Not many people know that Hamburg, although known for its docks, has a massive lake in the centre of the city known as the Alster.  It is so big, that ferries operate to take commuters from one end to the other.  It is cut in two by a road bridge so the smaller bit of it is known as the inner Alster (Binnenalster) and the larger part known as the Outer Alster (Aussenalster). I always found it amusing that a shandy (half beer and half lemonade) is known there as Alsterwasser (Alster water). The smaller Binnenalster is close to the Rathaus, making the whole area very attractive and home to many 5-star hotels and embassies.




In winter this huge lake freezes over and people go skating on it. You can already make out the ice forming and it's not mid-winter yet.



The walk took us past two famous Hamburg churches - St Michael and St Nicholas - the latter having been left a ruin since it was bombed.


St Michael



St Nicholas

We then moved on to the Dockland area. There are many sights to see in that area. The newest (and one I had not seen before) was the Elbphilharmonie, a concert hall finished in January 2017 to a cost of 870 million euros.  The glass construction resembles a hoisted sail, water wave, iceberg or quartz crystal resting on top of an old brick warehouse. Inside is quite impressive and you can get on a long escalator to the top with amazing 360-degree views of the dockland and city.

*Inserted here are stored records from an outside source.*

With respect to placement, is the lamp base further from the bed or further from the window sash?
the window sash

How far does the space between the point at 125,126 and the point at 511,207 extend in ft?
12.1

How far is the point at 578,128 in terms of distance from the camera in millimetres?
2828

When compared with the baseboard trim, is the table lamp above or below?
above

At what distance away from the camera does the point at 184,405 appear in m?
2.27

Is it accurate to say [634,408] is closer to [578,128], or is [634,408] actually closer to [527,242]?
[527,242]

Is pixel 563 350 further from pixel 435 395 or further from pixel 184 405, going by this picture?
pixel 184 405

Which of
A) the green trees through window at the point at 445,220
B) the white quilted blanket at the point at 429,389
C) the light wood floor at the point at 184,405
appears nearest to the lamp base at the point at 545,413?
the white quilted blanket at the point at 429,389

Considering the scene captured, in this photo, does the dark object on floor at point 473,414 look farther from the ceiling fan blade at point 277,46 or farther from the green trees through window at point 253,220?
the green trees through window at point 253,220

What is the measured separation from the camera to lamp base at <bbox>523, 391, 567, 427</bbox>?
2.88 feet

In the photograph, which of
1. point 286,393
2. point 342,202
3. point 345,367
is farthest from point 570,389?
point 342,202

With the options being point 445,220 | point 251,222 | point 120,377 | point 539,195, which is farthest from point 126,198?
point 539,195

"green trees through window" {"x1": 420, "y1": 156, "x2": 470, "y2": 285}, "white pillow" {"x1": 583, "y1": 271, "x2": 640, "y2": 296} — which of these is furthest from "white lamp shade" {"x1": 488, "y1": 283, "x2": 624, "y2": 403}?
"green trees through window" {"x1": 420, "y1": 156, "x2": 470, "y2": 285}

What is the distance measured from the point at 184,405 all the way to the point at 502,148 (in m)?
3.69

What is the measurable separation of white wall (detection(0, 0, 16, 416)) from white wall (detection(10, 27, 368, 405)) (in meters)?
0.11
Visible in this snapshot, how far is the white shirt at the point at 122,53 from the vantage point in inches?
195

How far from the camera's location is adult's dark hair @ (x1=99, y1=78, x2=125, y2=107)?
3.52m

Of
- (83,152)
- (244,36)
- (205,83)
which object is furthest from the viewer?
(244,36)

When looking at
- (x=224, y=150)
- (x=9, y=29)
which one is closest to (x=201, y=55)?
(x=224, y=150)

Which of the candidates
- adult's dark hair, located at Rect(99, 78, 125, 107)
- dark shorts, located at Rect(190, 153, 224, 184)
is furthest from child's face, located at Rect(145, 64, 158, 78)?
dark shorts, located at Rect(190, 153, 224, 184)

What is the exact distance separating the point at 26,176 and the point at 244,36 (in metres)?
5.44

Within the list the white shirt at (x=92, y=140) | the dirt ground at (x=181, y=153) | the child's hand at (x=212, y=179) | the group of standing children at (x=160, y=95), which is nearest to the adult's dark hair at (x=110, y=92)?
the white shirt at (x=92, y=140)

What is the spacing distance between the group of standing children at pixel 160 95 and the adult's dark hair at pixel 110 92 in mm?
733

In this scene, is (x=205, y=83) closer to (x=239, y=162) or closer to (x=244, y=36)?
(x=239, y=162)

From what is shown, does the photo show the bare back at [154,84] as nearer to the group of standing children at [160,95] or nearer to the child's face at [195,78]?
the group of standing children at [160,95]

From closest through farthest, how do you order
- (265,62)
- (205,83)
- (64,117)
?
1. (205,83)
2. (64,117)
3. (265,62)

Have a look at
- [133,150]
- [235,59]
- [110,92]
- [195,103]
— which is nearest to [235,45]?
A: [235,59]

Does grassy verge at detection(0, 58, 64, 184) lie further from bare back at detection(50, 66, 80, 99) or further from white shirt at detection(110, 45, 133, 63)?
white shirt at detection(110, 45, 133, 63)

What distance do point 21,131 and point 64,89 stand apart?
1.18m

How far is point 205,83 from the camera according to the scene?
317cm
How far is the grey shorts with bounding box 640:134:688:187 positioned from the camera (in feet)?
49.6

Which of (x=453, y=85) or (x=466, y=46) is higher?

The escalator to the viewing platform at the top

The views of the docks are magnificent. Germany does not have much coastline and Hamburg (although not exactly on the coast but downstream on the very long river Elbe) is the main shipping port for the entire country. In the past, it built U-boats and navy destroyers, as well as being a major import/export hub. We were told it is now a favourite place for Russian oligarchs to have their yachts built - for the same price as the cost of the Elbphilharmonie mentioned above!







The area houses a lot of warehouses which, like many in the UK, have been turned into expensive flats and shops.



The walk ended up in the area where I had not spent my student life - The Reeperbahn. It is Hamburg's infamous night club and red-light area close to the docks. (I had visited it once with a gang of students on a rowdy night out but never seen it during the day.) It is still a red-light area but women visitors are not allowed in certain streets or the ladies of the night will throw vile things at them. It is also home to where the Beatles first started out and this has been acknowledged in various monuments  and street names.





Beatles monument


Poster still in the club where the Beatles used to play

Can you believe,  I took over 300 photos of my nine days in Germany and these are but a few. There was so much to see and so much to reminisce in. I leave you with a couple of pictures of the Christmas market to get you in the mood for Christmas.



 
mulled wine and hot eggnog


We left Hamburg in driving snow and -6 degrees. As we sat on the plane, waiting for them to de-ice the wings and clear the runway, I was sad to leave. It had been the most wonderful return to Germany after so many years. I can't wait to return.